+++ ИСХОДНЫЙ ФРАГМЕНТ

Мы не знаем, почему важно было найти темно-синий фасад, фасад цвета вечерней или утренней тьмы. Возможно, это укрытие, убежище, которое бы позволило отсрочить смерть. Но маловероятно, ведь поэт приходит на Васильевский остров с определенной целью, приходит именно умирать. Однако ему важно умереть как можно ближе к этому фасаду и тому, кто с ним связан (или тому, что с ним связано).
Поэт падает, не дойдя до цели, падает между выцветших линий на асфальт. Стихотворению важно подчеркнуть их блеклый цвет и то, что поэт падает между них.
Выцветший — сходящий на нет, истончившийся, наконец, теряющий форму.
О том, что стоит за семой “между”, мы поговорим чуть позднее. Несмотря на то, что на Васильевском острове улицы носят названия линий, мне кажется, что в тексте стихотворения речь идет не об улицах, а о линиях, нарисованных на асфальте, о линиях дорожной разметки. Поэт падает, переходя через дорогу, этим подчеркивается то, что он упал на полпути, не дойдя до места, которое искал.
И душа, неустанно
поспешая во тьму,
промелькнет над мостами
в петроградском дыму…
Поэт падает, а душа отлетает от тела и неустанно поспешает во тьму. Тьма — цель ее пути. Но что это за тьма?
Все, что происходило до того, происходило впотьмах. И это означает, что есть две тьмы в этом тексте.

++++++
+++ ИЗВЛЕЧЁННЫЕ СТРОКИ

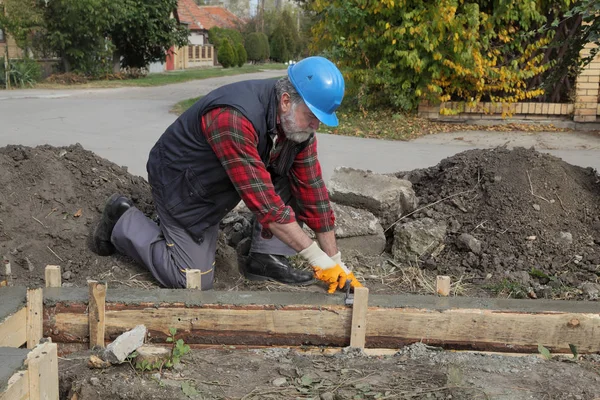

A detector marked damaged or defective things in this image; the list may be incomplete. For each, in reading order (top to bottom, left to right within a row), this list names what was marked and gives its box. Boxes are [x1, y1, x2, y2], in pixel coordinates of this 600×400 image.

broken concrete slab [328, 166, 418, 228]
broken concrete slab [304, 203, 384, 256]
broken concrete slab [392, 219, 448, 262]
broken concrete slab [103, 324, 147, 364]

++++++

### ВАШИ ЗАДАНИЯ
(1) Верните из разбора стихотворения отрывок, начиная со слов «И душа, неустанно» и далее вплоть до слов «в этом тексте.».
(2) Какие линии, согласно разбору стихотворения, имеются в виду в тексте стихотворения?
Эти строки взяты из другого источника.

### ОТВЕТЫ К ЗАДАНИЯМ
(1)
И душа, неустанно
поспешая во тьму,
промелькнет над мостами
в петроградском дыму…
Поэт падает, а душа отлетает от тела и неустанно поспешает во тьму. Тьма — цель ее пути. Но что это за тьма?
Все, что происходило до того, происходило впотьмах. И это означает, что есть две тьмы в этом тексте.

(2) Линии дорожной разметки, нарисованные на асфальте, а не улицы Васильевского острова.